Supplied material section start
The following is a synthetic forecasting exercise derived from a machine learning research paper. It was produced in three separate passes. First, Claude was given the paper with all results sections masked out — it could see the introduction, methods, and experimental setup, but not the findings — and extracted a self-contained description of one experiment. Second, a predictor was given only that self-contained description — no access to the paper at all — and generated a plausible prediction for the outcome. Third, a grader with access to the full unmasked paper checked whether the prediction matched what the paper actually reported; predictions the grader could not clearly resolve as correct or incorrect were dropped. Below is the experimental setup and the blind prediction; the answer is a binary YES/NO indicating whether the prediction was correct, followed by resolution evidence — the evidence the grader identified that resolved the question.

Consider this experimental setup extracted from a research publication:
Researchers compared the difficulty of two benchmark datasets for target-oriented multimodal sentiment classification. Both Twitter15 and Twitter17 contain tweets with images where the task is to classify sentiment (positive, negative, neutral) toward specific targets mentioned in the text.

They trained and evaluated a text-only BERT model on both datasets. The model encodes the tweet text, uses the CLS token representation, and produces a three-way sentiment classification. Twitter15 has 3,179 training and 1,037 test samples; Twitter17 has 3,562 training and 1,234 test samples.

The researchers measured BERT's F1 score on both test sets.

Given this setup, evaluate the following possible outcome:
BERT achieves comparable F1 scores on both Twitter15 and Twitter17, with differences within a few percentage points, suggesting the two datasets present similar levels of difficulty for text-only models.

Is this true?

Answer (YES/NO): NO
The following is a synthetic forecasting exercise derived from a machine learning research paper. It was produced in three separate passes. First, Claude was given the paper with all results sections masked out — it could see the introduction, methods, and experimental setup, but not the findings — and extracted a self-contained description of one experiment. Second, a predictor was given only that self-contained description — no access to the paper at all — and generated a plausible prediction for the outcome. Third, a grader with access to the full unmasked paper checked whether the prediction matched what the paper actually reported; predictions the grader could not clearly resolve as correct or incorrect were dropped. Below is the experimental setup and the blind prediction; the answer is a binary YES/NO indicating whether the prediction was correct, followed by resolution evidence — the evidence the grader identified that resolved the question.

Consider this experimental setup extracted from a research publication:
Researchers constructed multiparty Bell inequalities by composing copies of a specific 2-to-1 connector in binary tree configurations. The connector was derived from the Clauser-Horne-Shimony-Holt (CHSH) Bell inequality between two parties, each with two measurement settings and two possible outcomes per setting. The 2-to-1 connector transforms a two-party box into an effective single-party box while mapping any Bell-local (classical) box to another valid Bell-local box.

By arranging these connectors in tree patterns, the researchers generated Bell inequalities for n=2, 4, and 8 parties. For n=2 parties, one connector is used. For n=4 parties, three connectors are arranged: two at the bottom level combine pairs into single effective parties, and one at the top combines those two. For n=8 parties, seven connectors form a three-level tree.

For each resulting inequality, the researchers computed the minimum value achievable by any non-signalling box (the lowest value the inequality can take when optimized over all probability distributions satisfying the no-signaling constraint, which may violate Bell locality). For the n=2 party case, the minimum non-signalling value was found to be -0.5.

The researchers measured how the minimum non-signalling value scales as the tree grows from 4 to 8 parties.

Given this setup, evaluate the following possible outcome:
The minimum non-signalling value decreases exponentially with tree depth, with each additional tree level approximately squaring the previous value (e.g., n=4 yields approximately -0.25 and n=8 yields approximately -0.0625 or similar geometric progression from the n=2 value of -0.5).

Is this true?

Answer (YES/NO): NO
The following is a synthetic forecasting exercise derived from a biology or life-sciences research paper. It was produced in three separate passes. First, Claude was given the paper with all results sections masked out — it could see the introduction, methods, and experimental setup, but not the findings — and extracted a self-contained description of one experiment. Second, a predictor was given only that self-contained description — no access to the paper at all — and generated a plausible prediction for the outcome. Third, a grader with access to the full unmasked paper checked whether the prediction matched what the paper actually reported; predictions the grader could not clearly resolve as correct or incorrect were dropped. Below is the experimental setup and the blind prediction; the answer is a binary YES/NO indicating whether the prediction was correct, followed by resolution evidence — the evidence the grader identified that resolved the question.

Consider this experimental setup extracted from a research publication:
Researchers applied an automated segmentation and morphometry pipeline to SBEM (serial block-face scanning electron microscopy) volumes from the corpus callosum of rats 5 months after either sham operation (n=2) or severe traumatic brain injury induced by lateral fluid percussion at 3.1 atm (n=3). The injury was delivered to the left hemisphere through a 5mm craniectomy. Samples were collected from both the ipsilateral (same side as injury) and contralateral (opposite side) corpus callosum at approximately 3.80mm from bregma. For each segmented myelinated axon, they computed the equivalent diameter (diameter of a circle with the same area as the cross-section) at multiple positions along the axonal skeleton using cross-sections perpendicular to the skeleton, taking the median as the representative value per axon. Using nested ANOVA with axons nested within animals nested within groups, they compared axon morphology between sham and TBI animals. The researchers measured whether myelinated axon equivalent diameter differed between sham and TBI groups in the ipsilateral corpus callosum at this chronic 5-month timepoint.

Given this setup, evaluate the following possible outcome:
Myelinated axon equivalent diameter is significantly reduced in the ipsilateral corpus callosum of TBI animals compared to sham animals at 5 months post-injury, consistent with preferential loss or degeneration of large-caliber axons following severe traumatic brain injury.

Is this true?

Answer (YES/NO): YES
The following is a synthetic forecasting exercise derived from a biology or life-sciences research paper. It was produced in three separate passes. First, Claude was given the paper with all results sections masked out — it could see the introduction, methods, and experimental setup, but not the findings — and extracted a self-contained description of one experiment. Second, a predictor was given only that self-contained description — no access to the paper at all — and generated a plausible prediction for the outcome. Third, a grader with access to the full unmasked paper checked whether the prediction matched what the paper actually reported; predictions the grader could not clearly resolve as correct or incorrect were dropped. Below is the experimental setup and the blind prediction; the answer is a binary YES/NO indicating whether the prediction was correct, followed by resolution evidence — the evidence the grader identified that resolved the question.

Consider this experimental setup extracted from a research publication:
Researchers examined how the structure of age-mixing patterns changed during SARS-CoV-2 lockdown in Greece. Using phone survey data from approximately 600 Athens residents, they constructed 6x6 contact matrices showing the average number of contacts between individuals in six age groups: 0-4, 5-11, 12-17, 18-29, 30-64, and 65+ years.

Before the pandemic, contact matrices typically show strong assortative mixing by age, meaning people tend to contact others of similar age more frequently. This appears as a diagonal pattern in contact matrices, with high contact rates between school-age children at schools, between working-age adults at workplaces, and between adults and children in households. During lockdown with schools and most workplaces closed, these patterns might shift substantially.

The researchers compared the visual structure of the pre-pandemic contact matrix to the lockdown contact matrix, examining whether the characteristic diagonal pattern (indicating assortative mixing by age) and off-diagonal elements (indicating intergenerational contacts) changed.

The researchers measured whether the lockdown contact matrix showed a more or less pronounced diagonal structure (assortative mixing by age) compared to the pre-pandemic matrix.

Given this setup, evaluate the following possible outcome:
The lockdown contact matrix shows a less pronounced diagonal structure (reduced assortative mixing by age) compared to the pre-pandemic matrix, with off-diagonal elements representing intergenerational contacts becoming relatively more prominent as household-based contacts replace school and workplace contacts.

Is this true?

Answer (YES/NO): YES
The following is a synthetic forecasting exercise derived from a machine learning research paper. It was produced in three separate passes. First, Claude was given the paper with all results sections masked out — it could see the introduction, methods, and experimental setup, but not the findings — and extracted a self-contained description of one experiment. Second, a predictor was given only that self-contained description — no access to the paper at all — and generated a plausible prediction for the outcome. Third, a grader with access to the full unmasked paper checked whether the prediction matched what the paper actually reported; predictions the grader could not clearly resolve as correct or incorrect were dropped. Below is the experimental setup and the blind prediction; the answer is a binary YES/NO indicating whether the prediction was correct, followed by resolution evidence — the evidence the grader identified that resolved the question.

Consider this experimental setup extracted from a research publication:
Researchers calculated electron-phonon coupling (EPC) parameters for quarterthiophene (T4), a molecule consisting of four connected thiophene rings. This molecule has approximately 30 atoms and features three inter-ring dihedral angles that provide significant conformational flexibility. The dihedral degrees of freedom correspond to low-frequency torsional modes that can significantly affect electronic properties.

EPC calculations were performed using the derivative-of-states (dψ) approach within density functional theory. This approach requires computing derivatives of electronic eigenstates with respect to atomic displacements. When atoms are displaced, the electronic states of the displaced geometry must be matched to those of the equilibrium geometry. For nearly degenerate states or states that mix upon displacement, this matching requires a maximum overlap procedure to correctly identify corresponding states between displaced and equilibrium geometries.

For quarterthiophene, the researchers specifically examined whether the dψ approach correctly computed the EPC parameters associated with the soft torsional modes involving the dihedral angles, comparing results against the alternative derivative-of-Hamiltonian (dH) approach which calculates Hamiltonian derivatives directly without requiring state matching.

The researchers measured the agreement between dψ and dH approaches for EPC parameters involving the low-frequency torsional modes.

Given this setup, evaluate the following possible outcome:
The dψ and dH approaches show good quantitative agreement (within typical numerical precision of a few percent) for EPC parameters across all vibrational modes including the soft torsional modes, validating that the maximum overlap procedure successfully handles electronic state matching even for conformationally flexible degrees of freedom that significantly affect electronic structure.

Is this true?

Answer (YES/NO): NO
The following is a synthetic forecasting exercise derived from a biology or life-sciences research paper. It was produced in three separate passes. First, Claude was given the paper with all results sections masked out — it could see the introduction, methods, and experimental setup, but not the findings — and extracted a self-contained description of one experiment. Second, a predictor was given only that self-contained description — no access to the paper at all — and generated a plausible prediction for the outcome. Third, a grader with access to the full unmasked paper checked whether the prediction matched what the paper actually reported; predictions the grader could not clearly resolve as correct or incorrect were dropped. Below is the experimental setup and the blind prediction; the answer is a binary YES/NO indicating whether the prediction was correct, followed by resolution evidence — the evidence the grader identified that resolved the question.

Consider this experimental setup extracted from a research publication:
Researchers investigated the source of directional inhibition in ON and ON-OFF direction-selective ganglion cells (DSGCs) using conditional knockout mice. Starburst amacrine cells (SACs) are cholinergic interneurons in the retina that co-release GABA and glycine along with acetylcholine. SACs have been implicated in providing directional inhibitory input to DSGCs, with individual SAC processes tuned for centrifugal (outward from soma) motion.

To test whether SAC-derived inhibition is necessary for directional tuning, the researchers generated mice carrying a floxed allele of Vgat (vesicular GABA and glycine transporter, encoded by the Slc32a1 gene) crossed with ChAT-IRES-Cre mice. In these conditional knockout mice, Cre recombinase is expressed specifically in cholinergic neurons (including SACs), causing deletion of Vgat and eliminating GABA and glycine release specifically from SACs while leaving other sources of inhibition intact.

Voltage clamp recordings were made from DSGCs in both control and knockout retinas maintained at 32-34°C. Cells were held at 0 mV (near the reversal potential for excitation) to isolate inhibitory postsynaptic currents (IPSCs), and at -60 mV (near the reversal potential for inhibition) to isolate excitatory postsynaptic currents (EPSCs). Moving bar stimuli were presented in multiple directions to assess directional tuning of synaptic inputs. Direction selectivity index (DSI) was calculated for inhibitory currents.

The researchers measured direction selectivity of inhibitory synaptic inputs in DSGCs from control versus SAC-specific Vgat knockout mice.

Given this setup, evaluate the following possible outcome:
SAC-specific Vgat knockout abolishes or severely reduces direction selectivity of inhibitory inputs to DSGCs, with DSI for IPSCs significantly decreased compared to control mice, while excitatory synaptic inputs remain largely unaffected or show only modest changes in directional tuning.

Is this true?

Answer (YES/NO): YES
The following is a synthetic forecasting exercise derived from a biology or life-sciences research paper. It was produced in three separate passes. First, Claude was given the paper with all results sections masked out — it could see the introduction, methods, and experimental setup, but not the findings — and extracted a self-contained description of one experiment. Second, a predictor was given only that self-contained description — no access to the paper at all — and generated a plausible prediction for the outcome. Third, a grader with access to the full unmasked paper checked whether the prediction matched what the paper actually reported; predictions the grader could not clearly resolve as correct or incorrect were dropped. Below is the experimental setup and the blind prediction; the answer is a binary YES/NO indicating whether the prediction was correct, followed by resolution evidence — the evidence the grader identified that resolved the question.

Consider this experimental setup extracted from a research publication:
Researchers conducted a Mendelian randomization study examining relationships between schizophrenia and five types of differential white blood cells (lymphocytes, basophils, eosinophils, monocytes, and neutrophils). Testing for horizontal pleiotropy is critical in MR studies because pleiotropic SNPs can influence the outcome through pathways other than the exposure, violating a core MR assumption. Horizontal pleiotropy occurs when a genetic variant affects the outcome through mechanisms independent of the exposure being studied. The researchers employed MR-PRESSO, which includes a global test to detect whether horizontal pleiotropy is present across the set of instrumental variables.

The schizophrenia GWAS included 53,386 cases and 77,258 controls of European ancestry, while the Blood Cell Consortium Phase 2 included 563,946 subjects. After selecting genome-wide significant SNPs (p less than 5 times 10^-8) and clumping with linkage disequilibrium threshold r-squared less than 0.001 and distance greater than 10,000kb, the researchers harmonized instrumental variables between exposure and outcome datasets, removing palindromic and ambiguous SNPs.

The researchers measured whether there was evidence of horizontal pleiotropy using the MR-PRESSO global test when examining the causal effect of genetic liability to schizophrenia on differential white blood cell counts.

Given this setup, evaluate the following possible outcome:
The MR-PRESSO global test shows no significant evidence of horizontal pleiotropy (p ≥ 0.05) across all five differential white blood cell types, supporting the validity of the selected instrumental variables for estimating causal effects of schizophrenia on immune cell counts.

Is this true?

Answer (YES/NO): NO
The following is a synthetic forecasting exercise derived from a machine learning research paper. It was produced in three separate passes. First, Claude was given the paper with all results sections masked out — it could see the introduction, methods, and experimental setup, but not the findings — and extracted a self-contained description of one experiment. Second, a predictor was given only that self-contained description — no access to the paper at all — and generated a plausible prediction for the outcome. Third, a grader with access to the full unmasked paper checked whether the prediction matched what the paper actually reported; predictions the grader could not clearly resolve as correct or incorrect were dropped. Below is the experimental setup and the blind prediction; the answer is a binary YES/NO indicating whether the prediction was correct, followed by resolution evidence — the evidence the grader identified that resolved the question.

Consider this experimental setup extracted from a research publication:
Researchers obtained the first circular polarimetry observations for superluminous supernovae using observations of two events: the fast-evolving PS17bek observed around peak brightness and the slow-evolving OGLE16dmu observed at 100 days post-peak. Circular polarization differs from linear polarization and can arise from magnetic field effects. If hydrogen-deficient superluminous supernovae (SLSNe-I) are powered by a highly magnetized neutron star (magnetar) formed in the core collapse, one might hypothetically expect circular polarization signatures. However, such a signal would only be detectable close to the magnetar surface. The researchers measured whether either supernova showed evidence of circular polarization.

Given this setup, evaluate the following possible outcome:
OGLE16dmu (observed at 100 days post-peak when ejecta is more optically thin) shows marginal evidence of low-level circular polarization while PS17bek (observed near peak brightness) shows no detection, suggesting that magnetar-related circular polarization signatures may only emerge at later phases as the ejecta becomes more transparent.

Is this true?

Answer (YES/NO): NO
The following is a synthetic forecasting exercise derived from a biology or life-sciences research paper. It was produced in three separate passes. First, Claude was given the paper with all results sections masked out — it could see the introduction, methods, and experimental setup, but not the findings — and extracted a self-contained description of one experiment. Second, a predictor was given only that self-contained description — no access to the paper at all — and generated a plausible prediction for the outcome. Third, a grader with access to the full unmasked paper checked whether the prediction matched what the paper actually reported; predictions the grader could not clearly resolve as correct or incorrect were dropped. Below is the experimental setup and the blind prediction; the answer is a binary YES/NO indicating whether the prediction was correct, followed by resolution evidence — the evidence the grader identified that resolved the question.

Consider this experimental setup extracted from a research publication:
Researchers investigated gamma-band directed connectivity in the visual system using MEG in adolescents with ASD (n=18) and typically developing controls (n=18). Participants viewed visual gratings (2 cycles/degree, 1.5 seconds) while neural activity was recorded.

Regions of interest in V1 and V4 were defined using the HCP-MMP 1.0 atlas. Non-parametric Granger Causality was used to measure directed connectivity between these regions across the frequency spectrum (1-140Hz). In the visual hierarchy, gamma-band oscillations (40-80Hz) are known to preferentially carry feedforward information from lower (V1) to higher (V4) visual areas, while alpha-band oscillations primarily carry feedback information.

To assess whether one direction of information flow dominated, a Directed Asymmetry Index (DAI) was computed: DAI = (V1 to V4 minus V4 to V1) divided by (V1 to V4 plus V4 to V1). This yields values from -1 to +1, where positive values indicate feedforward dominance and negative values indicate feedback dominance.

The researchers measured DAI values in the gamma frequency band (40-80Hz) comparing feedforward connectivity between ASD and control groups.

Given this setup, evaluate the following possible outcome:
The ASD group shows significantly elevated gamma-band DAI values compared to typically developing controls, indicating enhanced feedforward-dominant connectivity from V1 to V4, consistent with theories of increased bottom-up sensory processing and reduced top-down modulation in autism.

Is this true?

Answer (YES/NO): NO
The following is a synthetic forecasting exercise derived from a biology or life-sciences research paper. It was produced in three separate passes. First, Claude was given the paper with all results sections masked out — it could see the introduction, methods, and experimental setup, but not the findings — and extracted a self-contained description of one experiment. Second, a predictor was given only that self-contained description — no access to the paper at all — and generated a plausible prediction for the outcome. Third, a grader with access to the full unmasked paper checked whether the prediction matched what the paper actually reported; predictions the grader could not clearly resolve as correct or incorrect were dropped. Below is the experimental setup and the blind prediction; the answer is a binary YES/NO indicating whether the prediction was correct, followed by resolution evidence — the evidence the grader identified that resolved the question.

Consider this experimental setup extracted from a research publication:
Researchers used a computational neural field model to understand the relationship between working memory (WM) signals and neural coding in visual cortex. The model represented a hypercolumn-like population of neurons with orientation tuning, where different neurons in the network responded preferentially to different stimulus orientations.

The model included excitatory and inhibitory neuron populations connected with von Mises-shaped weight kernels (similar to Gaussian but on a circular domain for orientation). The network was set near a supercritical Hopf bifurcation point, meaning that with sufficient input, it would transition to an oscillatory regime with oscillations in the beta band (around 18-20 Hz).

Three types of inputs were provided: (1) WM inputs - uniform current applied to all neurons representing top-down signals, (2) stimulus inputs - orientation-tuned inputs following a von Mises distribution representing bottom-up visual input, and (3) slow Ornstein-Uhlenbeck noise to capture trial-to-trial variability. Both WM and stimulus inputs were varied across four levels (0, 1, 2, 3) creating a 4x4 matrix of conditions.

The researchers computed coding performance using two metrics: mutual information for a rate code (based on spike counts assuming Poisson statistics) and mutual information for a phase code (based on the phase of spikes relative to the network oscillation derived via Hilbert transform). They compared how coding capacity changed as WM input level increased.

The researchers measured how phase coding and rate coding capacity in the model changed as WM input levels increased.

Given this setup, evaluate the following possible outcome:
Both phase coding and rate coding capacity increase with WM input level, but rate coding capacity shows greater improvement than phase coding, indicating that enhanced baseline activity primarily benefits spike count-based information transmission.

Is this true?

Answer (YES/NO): NO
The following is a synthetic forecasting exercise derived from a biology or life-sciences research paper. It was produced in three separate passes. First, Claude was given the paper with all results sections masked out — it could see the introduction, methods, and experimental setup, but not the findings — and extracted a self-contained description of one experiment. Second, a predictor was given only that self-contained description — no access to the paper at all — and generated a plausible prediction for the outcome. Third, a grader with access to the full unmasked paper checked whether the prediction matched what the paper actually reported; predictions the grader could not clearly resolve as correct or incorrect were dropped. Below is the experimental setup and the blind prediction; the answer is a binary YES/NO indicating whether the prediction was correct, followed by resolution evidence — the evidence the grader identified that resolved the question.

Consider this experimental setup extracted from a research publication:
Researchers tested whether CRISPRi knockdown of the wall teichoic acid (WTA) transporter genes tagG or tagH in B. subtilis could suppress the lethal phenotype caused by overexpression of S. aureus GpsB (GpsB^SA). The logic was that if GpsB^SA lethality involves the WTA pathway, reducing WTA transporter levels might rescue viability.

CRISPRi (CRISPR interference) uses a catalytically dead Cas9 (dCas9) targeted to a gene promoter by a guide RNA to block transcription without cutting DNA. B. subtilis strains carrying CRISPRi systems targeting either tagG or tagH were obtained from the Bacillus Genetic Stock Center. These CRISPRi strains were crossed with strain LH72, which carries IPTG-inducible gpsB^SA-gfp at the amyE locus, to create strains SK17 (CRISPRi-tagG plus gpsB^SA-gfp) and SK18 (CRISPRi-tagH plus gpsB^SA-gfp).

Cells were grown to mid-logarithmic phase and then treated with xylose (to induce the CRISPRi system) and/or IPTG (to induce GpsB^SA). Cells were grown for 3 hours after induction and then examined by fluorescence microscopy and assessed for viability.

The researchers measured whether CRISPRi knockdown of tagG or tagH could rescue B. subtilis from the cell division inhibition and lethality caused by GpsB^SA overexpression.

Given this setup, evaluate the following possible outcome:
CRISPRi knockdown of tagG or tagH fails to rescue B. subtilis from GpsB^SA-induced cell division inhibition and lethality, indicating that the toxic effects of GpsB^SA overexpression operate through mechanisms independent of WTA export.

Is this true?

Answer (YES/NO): NO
Supplied material section end
* What you will do:
Write out every line of the entries that holds the word "caused".

* Answer to this task:
Researchers tested whether CRISPRi knockdown of the wall teichoic acid (WTA) transporter genes tagG or tagH in B. subtilis could suppress the lethal phenotype caused by overexpression of S. aureus GpsB (GpsB^SA). The logic was that if GpsB^SA lethality involves the WTA pathway, reducing WTA transporter levels might rescue viability.
The researchers measured whether CRISPRi knockdown of tagG or tagH could rescue B. subtilis from the cell division inhibition and lethality caused by GpsB^SA overexpression.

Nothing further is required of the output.